Seriously -- you can easily fry your Voloci doing this mod. If you do succeed, you will be operating the bike outside its designed parameters, and very likely outside its legal and safe limits. You've been warned. If something bad happens, it's your fault, not mine.


There are two main complaints I have with my stock Voloci: it doesn't have enough range, and at times it is a bit too slow for blending in traffic on narrow local streets (topping out around 25mph). The bike's native battery runs at 36V, but by running at 48V, the speed should be correspondingly faster. To also increase range, the battery needs more energy capacity.

The stock NiMH battery is rated at 36V and 13Ah, and weighs around 20 pounds, for an energy capacity of approximately 468Wh, and a density of 52Wh/kg. In practice, I have found the NiMH batteries to be a bit inconsistent and I suspect I don't always achieve the rated capacity.

My upgrade uses a new LiFePO4 e-bike battery from pingbattery.com. The battery is rated at 48V and 15Ah, and weighs 7.5kg, for a capacity of 720Wh, and a density of 96Wh/kg. The rated energy density is almost double that of the NiMH pack. Nice! I also read on the web that the LiFePO4 batteries don't mind being run in parallel, so it should be possible to add another battery to further increase the Voloci's range.

Modifying The Voloci For 48V

In practice, the Ping battery puts out 59V when fully charged. The Voloci motor and drivetrain can work with a 59V power source, but the motor controller board was definitely designed with 36-40V in mind. Through semi-official channels I was advised that there are two critical components on the controller board that need to be upgraded in order to run at 48V.

  • The power MOSFETs must be changed from IRFZ48V to IRF1407 to withstand the higher voltage. SOME Voloci units (including mine) were actually manufactured with IRF1407 already due to a temporary shortage of the IRFZ48V transistors.

  • The bypass capacitors are rated at 50V, and they will leak and fail if run for very long at a higher voltage. So they must be replaced with equivalent caps rated for 63V or better. The advice was "get the biggest capacitance that will fit". The original caps are 1000uF, and seem to fit pretty snugly. I wasn't able to find anything bigger in the same package, but I did find some 63V 1000uF caps: Panasonic ECA-1JHG102 (digikey link).

With those two changes, the controller board should still function as usual with the old battery. But with a 48V battery it will send more power to the motor. Zoom!



1. Rest the bike motor housing on something. I used a sturdy wooden box. This kept everything accessible and relatively stable. You can also just use the kickstand, but for easier working conditions it's nice to get a little more elevation.

2. Remove the controller cover (round cover near left footrest, 5 allen bolts). Be careful to not lose the o-ring gasket around the edge.

At this point in my own project, I noticed that the insulation on the black and red incoming battery wires had been slightly sliced by a sharp edge inside the controller cover. I could see a bit of conductor, though there was no sign of shorting (burn marks etc). I wrapped the wires with extra electrical tape around the slices. I also filed the edge a bit inside the controller cover to dull it, and put tape over it.

3. Unplug all wires from the controller board. Label any wires that aren't on obviously keyed connectors (i.e. label the three thick black motor cables, and possibly the green wire that plugs into a jumper).

○ ○ ○ ○ ○ ○ ○

Could you write what comes next in the Voloci 48V upgrade guide, picking up after step 3? The records that come next are drawn from a separate source and are unrelated to the text above.

○ ○ ○ ○ ○ ○ ○

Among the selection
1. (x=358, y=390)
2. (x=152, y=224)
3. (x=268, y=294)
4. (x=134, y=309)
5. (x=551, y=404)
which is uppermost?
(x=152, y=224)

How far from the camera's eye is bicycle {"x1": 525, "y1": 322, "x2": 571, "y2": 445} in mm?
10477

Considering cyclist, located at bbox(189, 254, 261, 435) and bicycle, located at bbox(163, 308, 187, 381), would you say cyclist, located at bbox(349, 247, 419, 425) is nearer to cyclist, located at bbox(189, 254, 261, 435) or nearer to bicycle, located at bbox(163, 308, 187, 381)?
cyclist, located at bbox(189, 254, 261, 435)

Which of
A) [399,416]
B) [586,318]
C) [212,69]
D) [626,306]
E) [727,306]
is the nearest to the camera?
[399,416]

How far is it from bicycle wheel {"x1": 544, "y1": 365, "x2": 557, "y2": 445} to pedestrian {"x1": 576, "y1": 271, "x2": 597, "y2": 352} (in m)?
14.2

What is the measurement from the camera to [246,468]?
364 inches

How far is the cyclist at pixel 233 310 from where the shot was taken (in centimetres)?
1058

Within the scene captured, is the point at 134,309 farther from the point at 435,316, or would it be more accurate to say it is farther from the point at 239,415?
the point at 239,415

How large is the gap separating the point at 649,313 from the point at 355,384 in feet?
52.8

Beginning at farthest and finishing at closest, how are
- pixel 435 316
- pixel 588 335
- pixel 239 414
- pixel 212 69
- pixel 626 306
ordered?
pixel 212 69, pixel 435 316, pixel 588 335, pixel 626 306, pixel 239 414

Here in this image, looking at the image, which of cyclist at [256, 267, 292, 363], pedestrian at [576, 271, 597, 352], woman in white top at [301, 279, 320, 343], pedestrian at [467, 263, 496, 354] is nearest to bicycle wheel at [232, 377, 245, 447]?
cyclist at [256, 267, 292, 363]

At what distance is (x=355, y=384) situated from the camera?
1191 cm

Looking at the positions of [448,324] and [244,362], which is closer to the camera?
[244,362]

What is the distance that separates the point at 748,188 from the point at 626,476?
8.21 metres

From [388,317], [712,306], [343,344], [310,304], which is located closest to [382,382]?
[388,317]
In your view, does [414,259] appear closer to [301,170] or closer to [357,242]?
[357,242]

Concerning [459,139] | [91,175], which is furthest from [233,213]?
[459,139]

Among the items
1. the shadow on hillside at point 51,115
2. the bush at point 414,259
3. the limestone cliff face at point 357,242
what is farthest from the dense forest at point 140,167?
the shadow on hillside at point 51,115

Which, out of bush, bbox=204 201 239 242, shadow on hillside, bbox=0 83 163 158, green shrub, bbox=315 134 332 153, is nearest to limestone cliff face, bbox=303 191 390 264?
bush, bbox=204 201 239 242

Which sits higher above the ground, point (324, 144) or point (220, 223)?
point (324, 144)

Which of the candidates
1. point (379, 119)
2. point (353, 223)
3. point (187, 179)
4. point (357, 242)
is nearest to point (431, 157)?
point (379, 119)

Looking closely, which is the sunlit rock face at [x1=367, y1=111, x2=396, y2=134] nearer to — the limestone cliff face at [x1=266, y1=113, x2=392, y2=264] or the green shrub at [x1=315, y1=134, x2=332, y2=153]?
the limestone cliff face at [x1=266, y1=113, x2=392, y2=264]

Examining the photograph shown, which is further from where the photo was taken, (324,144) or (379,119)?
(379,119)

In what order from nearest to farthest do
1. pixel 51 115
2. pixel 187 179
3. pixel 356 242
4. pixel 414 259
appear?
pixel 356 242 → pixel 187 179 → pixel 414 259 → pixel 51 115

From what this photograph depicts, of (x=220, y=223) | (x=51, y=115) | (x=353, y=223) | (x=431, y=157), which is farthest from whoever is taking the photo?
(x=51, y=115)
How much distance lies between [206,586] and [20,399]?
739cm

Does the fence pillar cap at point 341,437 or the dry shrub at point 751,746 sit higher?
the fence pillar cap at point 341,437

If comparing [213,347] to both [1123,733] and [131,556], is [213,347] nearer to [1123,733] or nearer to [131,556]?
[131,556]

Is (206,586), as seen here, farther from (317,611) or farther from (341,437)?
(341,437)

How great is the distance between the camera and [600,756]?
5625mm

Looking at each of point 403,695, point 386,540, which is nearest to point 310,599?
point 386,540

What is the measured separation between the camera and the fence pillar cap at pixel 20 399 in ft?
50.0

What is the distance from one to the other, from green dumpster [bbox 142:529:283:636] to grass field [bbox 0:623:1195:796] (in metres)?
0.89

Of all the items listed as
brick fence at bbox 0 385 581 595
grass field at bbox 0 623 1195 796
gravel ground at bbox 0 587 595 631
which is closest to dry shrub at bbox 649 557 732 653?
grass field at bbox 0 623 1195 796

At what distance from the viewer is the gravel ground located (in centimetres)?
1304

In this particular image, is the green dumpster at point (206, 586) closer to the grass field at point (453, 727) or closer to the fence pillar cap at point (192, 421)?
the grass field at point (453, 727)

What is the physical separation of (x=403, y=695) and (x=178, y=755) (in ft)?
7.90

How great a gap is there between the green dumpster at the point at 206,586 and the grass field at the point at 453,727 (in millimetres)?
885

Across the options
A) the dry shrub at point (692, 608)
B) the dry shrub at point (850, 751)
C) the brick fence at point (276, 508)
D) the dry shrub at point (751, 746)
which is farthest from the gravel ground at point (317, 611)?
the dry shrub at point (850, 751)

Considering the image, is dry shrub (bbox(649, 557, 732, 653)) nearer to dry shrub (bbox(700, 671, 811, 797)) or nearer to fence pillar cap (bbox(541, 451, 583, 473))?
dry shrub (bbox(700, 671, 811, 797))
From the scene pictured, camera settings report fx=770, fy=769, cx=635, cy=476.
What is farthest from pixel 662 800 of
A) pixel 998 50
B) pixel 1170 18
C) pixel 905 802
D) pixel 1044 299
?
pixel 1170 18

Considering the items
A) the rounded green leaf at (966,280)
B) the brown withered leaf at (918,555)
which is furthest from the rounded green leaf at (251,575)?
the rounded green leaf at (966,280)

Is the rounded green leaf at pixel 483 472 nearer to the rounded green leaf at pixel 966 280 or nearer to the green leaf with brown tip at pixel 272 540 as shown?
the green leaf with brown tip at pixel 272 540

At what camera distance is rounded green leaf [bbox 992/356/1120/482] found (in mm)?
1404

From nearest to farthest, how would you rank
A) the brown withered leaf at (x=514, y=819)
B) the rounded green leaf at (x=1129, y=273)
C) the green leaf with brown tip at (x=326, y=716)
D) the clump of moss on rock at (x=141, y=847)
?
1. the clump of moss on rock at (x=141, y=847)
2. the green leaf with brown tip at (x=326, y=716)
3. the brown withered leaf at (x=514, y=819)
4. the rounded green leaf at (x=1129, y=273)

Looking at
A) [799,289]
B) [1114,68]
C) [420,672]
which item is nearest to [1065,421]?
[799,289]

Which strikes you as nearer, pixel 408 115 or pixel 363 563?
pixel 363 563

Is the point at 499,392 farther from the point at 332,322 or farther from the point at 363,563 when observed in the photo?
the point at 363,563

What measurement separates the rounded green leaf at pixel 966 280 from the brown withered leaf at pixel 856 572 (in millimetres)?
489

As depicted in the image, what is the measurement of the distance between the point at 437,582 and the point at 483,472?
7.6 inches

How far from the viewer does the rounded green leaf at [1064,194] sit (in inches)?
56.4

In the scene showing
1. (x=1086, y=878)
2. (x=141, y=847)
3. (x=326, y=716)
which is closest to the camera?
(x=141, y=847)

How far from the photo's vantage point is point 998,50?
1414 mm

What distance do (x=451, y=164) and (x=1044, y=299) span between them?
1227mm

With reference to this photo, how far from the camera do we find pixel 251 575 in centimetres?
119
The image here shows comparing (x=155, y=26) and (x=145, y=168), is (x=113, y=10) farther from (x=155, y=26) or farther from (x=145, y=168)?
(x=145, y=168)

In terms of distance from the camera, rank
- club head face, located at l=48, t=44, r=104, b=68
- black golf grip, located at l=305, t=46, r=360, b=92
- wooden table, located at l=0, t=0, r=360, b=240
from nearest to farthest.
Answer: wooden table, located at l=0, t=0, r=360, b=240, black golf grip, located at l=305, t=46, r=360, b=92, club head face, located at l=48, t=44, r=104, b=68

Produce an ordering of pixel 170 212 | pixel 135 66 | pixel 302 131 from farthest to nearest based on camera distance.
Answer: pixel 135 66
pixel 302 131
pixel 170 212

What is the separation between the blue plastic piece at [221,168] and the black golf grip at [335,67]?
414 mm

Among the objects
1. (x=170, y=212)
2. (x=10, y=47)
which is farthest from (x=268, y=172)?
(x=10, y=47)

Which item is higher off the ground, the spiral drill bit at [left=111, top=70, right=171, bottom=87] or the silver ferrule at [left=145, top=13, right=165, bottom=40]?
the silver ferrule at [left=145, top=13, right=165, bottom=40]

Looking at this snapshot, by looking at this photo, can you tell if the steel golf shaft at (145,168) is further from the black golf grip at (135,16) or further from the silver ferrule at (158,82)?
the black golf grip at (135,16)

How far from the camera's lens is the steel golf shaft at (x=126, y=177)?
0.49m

○ ○ ○ ○ ○ ○ ○

§ **TASK RESPONSE**
4. Unscrew all the little allen screws that hold the black transistors to the heatsink (i.e. the motor housing). There should be 16 of these; there are 6 along the bottom edge, another 6 parallel to these that you access through holes in the board, and another 4 along the left edge. There are some pink rubber gaskets between the semiconductor heatsinks and the bike heatsink; make sure to save these.

5. Unscrew the spacers that hold the board to the bike. There's one near the middle of the board (near the battery ground connector), and one near the upper-right. The middle one has an aluminum spacer, and the other one has a plastic spacer.

6. The controller board should now be free of the bike and you can easily lift it off. However, it's still attached to the bike by a pair of white wires. Rest the board near the bike and de-solder the wires where they join the controller board. (NOTE: instead of doing this, it might be better to unbolt the aluminum plate that the controller board is mounted to, separating it from the bike completely -- this way you may be able to leave the white wires connected.)

7. Now the board should be completely free of the bike. Make sure you save every screw and rubber gasket.

Inspect Transistors

The two rows of 6 black plastic rectangles are the power transistors (MOSFETs) that control the current going into the motor coils. (The other four big semiconductors are voltage regulators and whatnot; just leave them as-is). Gently bend the transistors up so they stick vertically out of the board instead of laying flat. Look at the label printed on the transistors. If they say "IRF1407" you are in luck -- you can just keep these transistors as-is. If they say "IRFZ48V" then you need to order 12 new IRF1407's, and replace the existing transitors. I didn't have to do this, so I won't provide instructions. But it should be similar to replacing the caps -- you de-solder the old ones, and solder in the new ones.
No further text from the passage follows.